Ноги стали будто из ваты и потом совсем отказали, она снова села.
- Если ты управляешь этой тварью, то…
- Что? Еще скажи, нельзя для благого дела.
«Он знает», - похолодела девушка. Но нет же, откуда? А вдруг… Но знал он или нет, эти слова посеяли в ней некоторые сомнения. Она думала о том, что может многое ему рассказать в обмен, но, если этот рассказ запоздал…
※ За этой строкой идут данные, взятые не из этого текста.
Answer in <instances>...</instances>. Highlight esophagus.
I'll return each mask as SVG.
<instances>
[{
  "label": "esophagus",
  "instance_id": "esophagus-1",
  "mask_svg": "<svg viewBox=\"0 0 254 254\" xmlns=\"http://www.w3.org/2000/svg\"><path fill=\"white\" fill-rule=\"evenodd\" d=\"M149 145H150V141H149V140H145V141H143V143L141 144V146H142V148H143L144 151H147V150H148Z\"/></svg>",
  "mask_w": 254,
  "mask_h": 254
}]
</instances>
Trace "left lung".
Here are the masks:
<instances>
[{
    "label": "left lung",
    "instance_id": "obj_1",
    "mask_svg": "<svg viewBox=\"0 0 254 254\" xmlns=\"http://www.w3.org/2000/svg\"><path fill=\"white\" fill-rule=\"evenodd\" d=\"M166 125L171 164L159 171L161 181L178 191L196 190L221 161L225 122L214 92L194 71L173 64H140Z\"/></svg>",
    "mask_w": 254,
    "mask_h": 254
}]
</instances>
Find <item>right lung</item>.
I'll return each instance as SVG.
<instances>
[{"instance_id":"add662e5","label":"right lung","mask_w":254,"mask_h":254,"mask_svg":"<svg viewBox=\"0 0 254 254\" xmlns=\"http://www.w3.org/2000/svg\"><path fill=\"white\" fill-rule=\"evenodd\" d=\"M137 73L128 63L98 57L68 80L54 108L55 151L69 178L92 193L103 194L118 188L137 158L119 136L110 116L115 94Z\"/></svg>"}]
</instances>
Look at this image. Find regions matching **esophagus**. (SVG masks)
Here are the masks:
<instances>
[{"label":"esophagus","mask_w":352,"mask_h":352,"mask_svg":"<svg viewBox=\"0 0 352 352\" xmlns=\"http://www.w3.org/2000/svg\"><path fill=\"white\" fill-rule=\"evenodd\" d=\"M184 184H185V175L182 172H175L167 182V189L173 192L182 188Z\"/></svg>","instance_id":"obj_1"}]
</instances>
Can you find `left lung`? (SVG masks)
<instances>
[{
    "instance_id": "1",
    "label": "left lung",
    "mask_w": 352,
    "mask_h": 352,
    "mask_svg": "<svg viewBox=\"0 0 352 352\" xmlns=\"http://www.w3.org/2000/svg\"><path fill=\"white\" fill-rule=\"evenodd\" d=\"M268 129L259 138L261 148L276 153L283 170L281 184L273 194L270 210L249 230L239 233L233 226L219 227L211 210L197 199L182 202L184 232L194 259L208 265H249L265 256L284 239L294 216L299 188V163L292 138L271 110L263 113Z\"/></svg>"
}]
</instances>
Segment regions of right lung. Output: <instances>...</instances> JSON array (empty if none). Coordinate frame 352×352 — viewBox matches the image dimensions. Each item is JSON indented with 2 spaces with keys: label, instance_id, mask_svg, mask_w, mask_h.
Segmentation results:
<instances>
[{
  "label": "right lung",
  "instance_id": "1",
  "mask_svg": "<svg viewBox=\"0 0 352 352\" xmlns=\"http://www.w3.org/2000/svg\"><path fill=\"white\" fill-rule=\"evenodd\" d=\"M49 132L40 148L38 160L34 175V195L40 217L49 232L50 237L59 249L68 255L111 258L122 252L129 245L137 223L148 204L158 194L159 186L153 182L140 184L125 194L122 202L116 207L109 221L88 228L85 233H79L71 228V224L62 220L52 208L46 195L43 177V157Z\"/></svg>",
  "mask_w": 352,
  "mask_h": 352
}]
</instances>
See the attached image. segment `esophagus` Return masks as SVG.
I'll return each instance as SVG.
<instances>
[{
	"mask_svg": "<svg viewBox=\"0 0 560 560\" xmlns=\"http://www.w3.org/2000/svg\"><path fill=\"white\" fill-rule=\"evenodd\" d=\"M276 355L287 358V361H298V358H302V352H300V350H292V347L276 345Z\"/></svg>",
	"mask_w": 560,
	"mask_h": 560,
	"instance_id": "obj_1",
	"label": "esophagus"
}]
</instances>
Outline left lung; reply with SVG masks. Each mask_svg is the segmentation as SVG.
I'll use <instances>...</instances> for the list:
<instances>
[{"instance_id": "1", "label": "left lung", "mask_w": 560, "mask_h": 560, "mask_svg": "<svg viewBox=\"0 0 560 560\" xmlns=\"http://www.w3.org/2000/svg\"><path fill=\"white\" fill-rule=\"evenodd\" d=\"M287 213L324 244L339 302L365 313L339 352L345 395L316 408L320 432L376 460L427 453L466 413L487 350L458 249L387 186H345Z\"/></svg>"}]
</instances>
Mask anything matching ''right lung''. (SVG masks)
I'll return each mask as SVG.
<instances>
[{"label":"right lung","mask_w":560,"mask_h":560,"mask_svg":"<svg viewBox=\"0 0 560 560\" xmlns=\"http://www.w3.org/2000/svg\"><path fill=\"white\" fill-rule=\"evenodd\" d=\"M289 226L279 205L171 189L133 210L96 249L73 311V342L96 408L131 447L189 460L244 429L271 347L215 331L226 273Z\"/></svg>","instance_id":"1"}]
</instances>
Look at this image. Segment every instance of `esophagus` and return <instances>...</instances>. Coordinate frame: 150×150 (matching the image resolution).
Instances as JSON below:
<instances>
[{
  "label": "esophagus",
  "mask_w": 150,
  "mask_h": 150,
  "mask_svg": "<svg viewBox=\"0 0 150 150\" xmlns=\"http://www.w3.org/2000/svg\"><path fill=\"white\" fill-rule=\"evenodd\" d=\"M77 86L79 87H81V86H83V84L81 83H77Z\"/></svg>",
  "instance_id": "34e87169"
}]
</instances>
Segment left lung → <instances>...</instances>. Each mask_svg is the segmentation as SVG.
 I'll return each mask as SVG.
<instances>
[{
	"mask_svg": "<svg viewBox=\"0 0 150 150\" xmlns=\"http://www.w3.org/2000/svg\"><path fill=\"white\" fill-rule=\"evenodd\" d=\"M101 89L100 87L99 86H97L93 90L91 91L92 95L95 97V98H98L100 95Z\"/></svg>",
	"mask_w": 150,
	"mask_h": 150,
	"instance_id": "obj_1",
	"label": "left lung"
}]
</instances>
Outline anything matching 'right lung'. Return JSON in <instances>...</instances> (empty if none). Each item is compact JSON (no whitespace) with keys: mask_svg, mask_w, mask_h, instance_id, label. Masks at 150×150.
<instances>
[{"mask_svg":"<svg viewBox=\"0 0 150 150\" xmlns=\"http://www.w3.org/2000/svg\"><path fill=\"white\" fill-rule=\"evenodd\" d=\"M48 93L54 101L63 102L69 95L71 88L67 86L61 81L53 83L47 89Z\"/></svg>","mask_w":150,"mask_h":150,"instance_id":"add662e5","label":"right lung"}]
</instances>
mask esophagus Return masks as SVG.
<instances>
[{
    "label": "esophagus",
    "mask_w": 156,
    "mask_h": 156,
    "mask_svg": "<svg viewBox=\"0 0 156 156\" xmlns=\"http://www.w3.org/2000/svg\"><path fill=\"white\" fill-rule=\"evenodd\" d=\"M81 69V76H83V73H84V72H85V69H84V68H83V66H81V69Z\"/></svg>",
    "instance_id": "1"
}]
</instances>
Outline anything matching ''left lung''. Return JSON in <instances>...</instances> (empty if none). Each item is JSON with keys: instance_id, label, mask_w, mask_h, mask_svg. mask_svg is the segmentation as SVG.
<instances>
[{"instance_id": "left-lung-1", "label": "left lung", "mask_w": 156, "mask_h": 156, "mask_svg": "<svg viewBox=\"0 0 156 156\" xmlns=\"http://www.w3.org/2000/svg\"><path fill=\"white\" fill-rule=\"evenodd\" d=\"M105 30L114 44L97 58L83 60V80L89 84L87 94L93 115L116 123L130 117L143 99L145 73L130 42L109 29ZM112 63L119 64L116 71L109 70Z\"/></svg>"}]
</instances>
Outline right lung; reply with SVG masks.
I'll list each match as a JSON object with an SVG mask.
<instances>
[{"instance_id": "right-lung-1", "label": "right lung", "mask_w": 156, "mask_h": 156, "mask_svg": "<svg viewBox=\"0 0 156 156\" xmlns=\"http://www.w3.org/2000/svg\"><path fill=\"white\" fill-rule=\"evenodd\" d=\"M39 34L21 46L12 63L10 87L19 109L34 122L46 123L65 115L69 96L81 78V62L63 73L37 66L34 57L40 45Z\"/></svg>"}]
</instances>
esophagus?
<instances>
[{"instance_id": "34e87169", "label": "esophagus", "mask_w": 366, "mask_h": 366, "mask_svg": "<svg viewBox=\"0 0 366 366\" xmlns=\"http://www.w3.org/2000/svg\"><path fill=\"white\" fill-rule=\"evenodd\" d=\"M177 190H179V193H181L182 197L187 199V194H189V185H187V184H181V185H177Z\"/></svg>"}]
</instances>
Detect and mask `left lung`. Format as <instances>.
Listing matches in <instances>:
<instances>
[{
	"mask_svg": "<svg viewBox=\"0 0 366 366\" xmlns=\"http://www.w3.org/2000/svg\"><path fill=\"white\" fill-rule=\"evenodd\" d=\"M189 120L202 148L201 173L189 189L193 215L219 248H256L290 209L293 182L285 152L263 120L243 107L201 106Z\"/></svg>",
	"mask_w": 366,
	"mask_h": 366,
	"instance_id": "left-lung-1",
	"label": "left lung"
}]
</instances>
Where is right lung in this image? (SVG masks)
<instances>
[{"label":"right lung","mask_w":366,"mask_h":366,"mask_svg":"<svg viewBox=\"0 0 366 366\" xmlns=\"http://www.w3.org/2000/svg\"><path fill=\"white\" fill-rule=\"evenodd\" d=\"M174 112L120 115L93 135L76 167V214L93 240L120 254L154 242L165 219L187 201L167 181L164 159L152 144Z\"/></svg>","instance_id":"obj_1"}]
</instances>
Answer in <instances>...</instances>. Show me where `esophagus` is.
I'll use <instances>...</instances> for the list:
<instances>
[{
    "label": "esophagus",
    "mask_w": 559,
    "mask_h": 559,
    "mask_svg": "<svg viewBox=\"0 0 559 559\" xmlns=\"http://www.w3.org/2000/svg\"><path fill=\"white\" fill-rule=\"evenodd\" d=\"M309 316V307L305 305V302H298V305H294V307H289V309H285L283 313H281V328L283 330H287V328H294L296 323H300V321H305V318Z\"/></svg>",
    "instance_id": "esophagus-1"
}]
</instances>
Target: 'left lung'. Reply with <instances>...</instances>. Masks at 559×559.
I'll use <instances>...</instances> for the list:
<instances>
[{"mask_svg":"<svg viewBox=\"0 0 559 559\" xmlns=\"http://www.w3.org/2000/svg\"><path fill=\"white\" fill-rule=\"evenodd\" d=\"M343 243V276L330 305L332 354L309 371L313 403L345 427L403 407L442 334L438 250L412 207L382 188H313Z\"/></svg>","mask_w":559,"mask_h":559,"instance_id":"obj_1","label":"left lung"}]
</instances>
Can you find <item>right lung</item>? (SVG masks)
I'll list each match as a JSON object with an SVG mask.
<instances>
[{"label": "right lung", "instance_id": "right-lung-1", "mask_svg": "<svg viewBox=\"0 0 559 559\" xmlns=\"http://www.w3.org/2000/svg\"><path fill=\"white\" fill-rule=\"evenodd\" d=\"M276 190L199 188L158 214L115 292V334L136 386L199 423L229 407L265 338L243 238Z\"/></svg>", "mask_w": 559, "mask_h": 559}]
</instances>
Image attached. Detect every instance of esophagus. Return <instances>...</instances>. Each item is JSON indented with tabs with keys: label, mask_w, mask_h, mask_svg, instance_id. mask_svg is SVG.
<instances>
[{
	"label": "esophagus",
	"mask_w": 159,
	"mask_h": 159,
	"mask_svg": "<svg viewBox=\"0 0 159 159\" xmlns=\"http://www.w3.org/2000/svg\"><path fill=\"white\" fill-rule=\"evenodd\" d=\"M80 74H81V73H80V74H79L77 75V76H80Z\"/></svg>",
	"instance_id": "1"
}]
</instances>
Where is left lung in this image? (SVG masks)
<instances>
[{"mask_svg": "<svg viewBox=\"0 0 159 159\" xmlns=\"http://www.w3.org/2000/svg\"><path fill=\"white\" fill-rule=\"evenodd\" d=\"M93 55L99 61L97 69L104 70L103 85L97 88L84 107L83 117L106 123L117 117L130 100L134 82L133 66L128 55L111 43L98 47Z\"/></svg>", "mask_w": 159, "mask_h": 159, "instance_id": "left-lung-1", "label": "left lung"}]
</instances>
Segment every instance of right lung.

- Пойдем, - видя ее колебания, но вряд ли правильно их расценив, он поднялся, подошел и подал ей руку. Не приказ – приглашение; в самом деле, не сидеть же весь век на краю этой поляны.
- Куда? С тобой?
- Здесь не лучшее место, скоро туман поползет. Хоть немного со мной наконец побудешь, так давно не было этого, - сказал он задумчиво и словно бы отстраненно. И капельку грустно. - Знаешь, мне тебя не хватало. Вышла не лучшая встреча, но я и ей рад…
- Ты меня не отпустишь?
- Я хочу поговорить, и не на бегу. Потом, надеюсь, и сама не будешь так торопиться. Нээле… ты очень многого не знаешь. Может, выслушаешь и меня? Я это не каждому предлагаю.
Упорно разглядывала жучка на травинке, пытаясь собраться с мыслями, но присутствие Энори ощущала, как и с закрытыми глазами чувствуют упавшую на лицо тень.
- А если бы она убила меня?
- Нет. И не думай больше о ней, теперь не у нее сила, а у тебя. Она только кошмар из прошлого. Это тебе повезло, а ей…
Только в лицо ему не смотреть, а то и вправду можно вообразить совсем не то, что на самом деле. Голоса и того довольно, такого искреннего, словно душа Энори чище родника, что бьет из пласта горного хрусталя. Нет уж, подумала она снова, и руки в ответ не дала, встала сама. Что ж, чем правдивее будут и ее чувства, тем больше надежды хоть на какой-то благополучный исход.
Пошла, не пытаясь запомнить дорогу – время убегать кончилось.
Если прикрыть глаза, мир не исчезает – напротив, его словно становится больше. Отчетливей проступают ощущения, запахи, звуки – не спрячешься.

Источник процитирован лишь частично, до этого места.